Do you regret it or are you glad you forgave them at the time? I would love to see both sides.

8 comments
  1. Ooof, I’m no longer in this relationship but here’s the story:

    He cheated on me with a mutual friend at my house. I decided to forgive him and we decided to be together but not exclusive since he had recently moved a few states away. He told me he wasn’t going to see the mutual friend again regardless of not being exclusive. I visited him twice. The second time, his friends were acting very strange around me. I found out the mutual friend had visited a couple weeks before me. I started cutting off contact from him after that and then he got mad when I wanted to see other people.

    Soooo, it didn’t work out even though I forgave him, lol. I 100% regret forgiving him and wish I had set better boundaries.

  2. My partner cheated on me when we were six months into a long distance relationship. He was using tinder, but he didn’t meet up with anyone or do anything further. Originally I broke up with him but called him about a week later and we worked through things. It took a lot of hard conversations, such as admitting we weren’t really in love with each other despite saying so. It took me probably close to 1.5 years to actually get over it. That took even more hard conversations, such as why he did it and why I chose to stay (which was for selfish reasons actually). It took a lot of apologizing on his part and a lot of skepticism on my part. My trust eventually came back and I don’t think he would do it again, now 4 years into our relationship. I never thought it would stay with someone who cheated but we have a very loving relationship now.

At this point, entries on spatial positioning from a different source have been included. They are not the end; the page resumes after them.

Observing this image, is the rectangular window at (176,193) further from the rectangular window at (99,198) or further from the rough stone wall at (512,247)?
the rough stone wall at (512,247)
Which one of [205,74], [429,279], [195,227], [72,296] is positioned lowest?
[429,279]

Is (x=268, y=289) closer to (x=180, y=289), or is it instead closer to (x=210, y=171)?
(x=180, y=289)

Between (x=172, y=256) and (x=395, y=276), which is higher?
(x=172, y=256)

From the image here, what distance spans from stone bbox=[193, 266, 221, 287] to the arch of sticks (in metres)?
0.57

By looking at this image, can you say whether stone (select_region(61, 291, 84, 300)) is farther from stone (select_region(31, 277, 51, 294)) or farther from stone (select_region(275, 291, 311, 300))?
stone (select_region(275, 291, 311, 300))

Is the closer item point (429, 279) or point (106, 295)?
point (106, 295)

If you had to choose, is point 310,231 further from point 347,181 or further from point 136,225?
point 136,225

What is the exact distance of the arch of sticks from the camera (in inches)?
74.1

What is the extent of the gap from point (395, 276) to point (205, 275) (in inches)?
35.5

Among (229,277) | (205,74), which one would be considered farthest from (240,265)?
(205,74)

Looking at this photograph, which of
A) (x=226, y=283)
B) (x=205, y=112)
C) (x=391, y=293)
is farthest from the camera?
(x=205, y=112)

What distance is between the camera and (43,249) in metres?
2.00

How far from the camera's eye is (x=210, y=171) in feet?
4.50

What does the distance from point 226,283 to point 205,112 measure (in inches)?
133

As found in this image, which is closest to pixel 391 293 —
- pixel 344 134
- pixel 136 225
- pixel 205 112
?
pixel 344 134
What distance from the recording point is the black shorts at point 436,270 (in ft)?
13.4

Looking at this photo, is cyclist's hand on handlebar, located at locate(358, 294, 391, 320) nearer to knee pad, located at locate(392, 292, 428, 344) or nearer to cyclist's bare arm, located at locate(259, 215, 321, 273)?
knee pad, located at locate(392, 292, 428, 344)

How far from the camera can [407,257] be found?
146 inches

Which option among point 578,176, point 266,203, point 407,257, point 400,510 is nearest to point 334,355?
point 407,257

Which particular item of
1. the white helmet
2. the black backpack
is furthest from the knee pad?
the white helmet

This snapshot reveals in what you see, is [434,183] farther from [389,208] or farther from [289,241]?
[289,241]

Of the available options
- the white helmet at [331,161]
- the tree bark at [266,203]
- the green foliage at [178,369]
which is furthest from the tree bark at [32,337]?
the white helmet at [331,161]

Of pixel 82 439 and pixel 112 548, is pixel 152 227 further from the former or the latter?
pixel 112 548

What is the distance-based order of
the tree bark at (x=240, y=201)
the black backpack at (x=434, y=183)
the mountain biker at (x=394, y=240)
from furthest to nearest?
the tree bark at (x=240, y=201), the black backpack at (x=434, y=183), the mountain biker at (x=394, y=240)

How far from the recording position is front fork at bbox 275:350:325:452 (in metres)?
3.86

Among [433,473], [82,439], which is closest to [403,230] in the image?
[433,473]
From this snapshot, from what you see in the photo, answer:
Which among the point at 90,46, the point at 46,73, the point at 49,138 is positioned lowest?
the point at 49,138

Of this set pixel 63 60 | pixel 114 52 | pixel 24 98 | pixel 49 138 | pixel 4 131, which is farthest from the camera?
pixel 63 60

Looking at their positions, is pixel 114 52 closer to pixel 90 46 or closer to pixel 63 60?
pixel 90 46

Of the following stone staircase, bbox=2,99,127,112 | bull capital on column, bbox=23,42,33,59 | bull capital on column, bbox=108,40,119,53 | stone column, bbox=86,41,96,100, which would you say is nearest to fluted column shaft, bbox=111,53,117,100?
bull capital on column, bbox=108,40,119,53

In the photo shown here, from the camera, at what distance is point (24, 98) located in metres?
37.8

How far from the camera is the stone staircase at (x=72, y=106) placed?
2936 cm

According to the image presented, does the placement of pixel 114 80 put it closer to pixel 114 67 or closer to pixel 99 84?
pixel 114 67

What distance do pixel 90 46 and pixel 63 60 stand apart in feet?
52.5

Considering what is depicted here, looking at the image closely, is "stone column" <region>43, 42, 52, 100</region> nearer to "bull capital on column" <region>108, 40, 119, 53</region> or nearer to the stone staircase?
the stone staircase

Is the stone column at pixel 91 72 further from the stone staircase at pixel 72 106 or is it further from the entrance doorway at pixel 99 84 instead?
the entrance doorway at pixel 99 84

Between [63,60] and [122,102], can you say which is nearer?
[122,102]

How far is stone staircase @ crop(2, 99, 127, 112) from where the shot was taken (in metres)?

  3. My partner slept with someone else about 3ish years ago. When he told me, I realized that I wasn’t even a little bit mad. Me and her went out to dinner and went for a hike together and became good friends. I discovered that it’s actually really fun to gossip about a dude who we’re both had sex with. We do the same genre of crafts, so we always share extra materials and patterns.

    Now I don’t care if he sleeps with other people. They’re usually really cool women and I really enjoy hearing about it afterwards.

  4. Ended up breaking up as I realised I couldn’t tell if he was lying or not and I was sick of trying to work through trickle truthing after he cheated. Then I started to see it elsewhere.

    The trust and years of friendship before dating just eroded. I couldn’t even rely upon him to accurately recount the weather and he was cagey all of a sudden on his devices. That’s when I was done.

    Thank goodness as a few years later I met my husband.

  5. 6 months in, he cheated on me. After some time, I gave him a second chance and all has been great for ten years.

  6. Well we are going through a separation now and basically have a lot of animosity towards each other. Should have just ended a long time ago. Like 8 years ago.

  7. My boyfriend of 2 or 3 years ghosted me for a month after a small fight. I was so destroyed, I couldn’t eat or do anything. I messaged him and poured my heart out and told him how bad I was doing over it. No reply. Then one day I manage to get him to get him to answer his phone and he said he did it to prove something to himself and that he knew how much I’d suffer, but he thought I’d get over it. He also had read my messages and still let me suffer knowing exactly what I was going through and how I much I loved him, I was a basket case the whole time. Then he apologized I forgave him. The problem was, he said he forgot what exactly he was trying to prove to himself, so that stuck with me and because I didn’t know his reason, I feared it would happen again. After two more years together, I broke up with him because I got tired of the way he treated me and I always had that fear of him leaving or ghosting me again. The last effort I made was talking to him about his behaviour and he said he’d never even try to work on it. Ironically, he told me he’d do anything to prevent us breaking up once I told him I was leaving, but it was too late, my love had faded into just wanting to get away from him and I told him there was nothing he could do.

    I have a lovely boyfriend of two years now.

  8. My ex husband got black out drunk at his birthday party last September. A few friends slept over and my best friend woke up to him inappropriately touching them. I wanted out, but he convinced me he would change and I stayed. He stopped drinking and we started individual therapy. Fast forward 8 months and I’ve made huge progress and have really worked on myself which had only brought out the worst in him. He became jealous, insecure, and called me selfish. We’ve been separated for 2 months now and I’ll be filing for divorce soon.